Reconstrução

A vida requer mudança, e muitas vezes precisamos destruir para reconstruir.

Pedro Tângari
6 min readAug 10, 2019
Turma do Choro Solto =]

Quero contar para vocês sobre um curso que fiz recentemente na Perestroika, chamado Choro Solto. A princípio imaginei que o tema era oratória, mas o que realmente trabalhamos foi autoconhecimento, que é justamente o segredo para nos comunicarmos melhor.

A ideia era aprender sobre nós mesmos ao experimentar novas sensações, situações e desafios, que faziam com que nos sentíssemos perdidos, porém confiantes. Perdidos pois ninguém tinha vivido aquilo até então e tudo era muito novo. Mas confiantes, pois existia uma ânsia pela mudança e por viver tudo o que estava a nossa frente.

E acredite… não foi fácil. Afinal, Perestroika significa reconstrução em russo, e foi isso que fizemos.

O que me levou ao choro solto?

Desde o ano passado comecei uma jornada de autoconhecimento. Iniciei com um processo terapêutico, li muito e fiz mudanças em minha vida de acordo com o que aprendi (mudei de emprego, cortei distrações, etc).

O curioso, é que a partir de determinado momento comecei a ter mais consciência do que sinto, inclusive de reações físicas no meu corpo — como falta de ar em algumas situações ou frio na barriga em outras. Isso me ajudou tanto a perceber o que me fazia bem quanto a em que precisava melhorar.

Isso tudo me levou a procurar coisas que me colocariam em contato com aquilo que necessitava evoluir, como um livro, uma música, um esporte.. ou uma experiência.

E foi assim que cheguei até a Perestroika. O que me chamou a atenção foi a forma como o curso de apreentava e por uma programação de aulas e ideias bem diferentes do esperado de um curso de oratória, normalmente técnico e objetivo.

Como disse antes, foi um curso sobre autoconhecimento, pois tudo que fazíamos lá tinha relação com se comunicar melhor, mas passava pelo entendimento de que a verdadeira oratória vem de conhecermos e escutarmos bem os outros, e nós mesmos.

Como me senti no começo

O começo foi curioso, pois estava cansado de uma viagem na semana anterior e já comecei arrependido.

Pensei: “Putz! Precisava descansar para voltar ao ritmo do trabalho!”

Além disso, a primeira aula foi introdutória e pouco disruptiva para mim que já tive contato como que foi apresentado em outros formatos — apesar disso ainda é muito interessante, original e necessária.

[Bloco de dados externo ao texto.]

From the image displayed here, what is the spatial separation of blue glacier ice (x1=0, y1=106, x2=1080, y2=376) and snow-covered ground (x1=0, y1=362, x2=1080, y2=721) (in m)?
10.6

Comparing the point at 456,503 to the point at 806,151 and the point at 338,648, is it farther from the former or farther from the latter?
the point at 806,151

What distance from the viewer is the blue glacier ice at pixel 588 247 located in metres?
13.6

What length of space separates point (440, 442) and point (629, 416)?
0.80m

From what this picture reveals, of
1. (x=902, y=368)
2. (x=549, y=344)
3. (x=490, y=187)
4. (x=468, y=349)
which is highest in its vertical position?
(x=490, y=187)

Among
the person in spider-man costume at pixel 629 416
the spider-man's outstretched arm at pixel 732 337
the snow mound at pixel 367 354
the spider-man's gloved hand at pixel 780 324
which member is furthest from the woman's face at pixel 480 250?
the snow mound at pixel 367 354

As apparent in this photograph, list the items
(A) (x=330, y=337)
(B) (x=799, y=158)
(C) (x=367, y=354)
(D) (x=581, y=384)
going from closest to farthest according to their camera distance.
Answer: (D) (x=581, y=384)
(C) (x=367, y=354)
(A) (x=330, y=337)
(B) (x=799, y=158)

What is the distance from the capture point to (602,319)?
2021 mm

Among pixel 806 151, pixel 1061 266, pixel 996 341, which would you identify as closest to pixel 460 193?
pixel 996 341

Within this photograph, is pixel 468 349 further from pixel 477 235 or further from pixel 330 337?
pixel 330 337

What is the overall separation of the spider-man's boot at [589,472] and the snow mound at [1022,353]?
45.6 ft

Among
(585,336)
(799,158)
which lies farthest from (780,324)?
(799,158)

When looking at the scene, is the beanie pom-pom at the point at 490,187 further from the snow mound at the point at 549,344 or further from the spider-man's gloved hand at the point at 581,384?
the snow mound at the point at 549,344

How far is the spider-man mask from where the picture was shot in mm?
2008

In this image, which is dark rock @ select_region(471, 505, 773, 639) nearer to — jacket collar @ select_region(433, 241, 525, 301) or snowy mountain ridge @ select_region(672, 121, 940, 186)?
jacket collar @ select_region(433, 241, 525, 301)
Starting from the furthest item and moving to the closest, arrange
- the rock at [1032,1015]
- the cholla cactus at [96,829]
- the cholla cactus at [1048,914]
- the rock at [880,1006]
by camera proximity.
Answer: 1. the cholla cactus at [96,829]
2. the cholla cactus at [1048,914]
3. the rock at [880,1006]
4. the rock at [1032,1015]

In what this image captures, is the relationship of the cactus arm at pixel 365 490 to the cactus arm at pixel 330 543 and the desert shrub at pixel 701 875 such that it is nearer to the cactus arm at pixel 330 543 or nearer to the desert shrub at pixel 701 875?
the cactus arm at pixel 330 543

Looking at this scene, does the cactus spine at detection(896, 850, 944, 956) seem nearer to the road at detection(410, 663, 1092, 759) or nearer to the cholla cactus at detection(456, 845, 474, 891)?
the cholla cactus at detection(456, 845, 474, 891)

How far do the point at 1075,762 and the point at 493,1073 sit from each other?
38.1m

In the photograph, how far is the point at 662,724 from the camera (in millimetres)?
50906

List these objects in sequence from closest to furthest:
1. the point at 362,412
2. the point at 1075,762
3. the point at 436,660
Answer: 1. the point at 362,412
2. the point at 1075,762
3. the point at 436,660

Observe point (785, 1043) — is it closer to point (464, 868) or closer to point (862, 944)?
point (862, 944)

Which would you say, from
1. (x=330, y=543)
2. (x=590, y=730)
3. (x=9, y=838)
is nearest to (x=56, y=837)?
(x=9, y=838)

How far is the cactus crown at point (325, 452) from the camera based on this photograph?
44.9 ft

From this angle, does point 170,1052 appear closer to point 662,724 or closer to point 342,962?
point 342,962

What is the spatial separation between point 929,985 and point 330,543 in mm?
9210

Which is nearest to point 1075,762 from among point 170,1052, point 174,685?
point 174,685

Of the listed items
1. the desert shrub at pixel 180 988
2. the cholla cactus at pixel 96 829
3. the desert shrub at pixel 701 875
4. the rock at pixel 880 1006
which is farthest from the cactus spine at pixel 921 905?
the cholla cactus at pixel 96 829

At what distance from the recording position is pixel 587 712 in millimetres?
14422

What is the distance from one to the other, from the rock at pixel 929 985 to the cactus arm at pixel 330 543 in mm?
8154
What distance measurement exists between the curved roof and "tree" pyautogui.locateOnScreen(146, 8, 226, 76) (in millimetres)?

Comecei com uma energia baixa e com um pé atrás sobre qual valor o curso me agregaria. Também estava um pouco fechado no começo, pois não sabia muito bem o que esperar.

Por isso era impossível saber tudo que me aguardava e como as aulas me mudariam.

O primeiro “soco”

Não darei muitos spoilers para não estragar a vivência de quem ainda não participou, mas no início houve uma aula sobre improviso e isso foi assombroso.

Eu não consegui improvisar. Era como se tivesse recebido um soco na barriga, não conseguisse respirar e existisse um cadeado em minha mente que não me permitia acessar qualquer conteúdo criativo e original.

O mais engraçado é que eu sabia que precisava explorar meu lado do improviso, mas eu nunca imaginei que seria um desafio tão grande assim. Eu não conseguia participar bem de nenhuma atividade.

Eu me sentia julgado, mas era eu quem julgava a mim mesmo antes de falar. Me sentia pouco criativo, com medo e sem palavras. Era como se tudo que eu tivesse vivido não contasse de nada e alguns dias depois foi quando dei um significado para tudo isso.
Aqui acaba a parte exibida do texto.